Numerical Instability in metrics.py
When I use metrics.py to evaluate a model using the same weight, I get different mIoU values for different runs.
I am using your DeepLab implementation as a backbone in another network and also using your evaluation code
Below are 3 such runs, where metrics.py has been used to evaluate the model on the same validation set, using the same weights.
RUN 1
> 'Pixel Accuracy': 0.891,
> 'Mean Accuracy': 0.755,
> 'Frequency Weighted IoU': 0.810,
> 'Mean IoU': 0.615,
RUN 2
> 'Pixel Accuracy': 0.896,
> 'Mean Accuracy': 0.761,
> 'Frequency Weighted IoU': 0.819,
> 'Mean IoU': 0.622,
RUN 3
> "Pixel Accuracy": 0.882
> "Mean Accuracy": 0.748,
> "Frequency Weighted IoU": 0.798,
> "Mean IoU": 0.609,
seems like its an issue of numerical instability.

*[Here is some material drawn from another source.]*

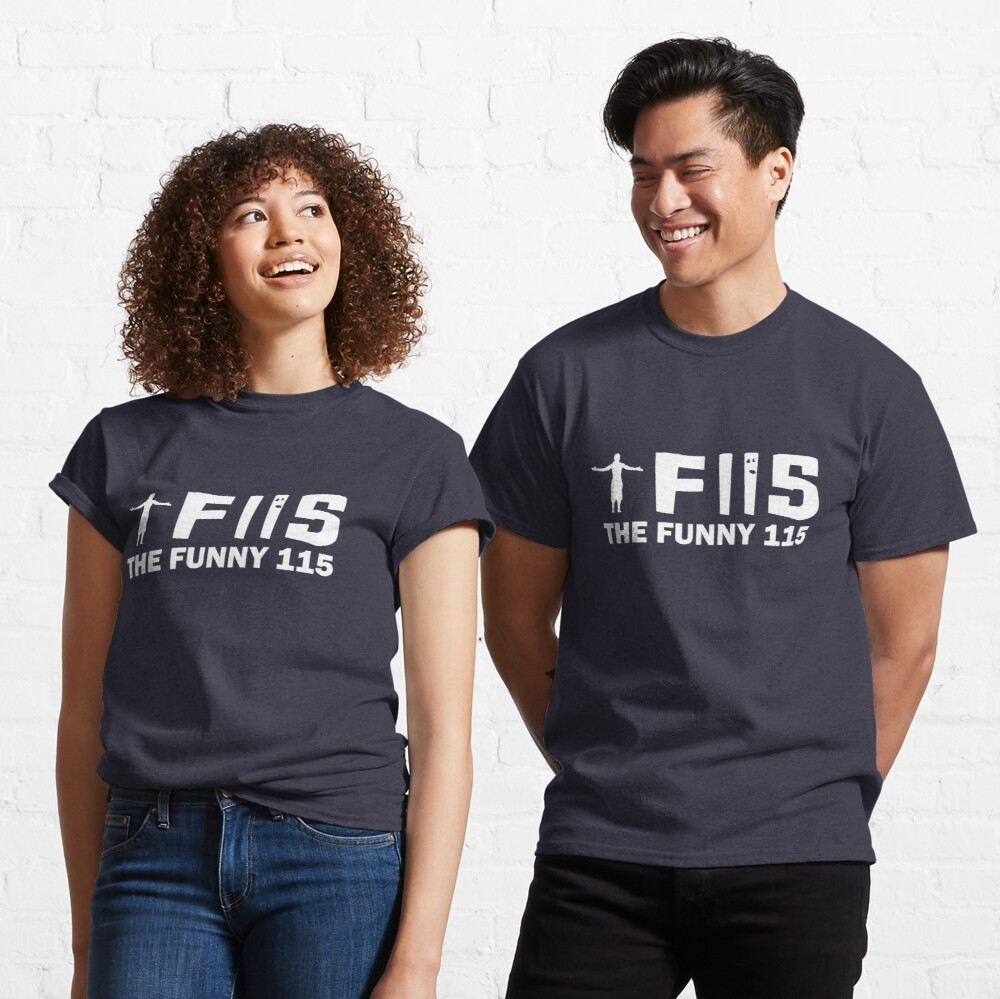 The Funny 115 - Full Size Classic T-Shirt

Particularly, I feel that either the _fast_hist function or the division in scores function in utils/metric.py file is the root cause.
Will greatly appreciate if you can provide some help here thank you!
Is the output of your network consistent for each run? Let me make sure the inference is deterministic.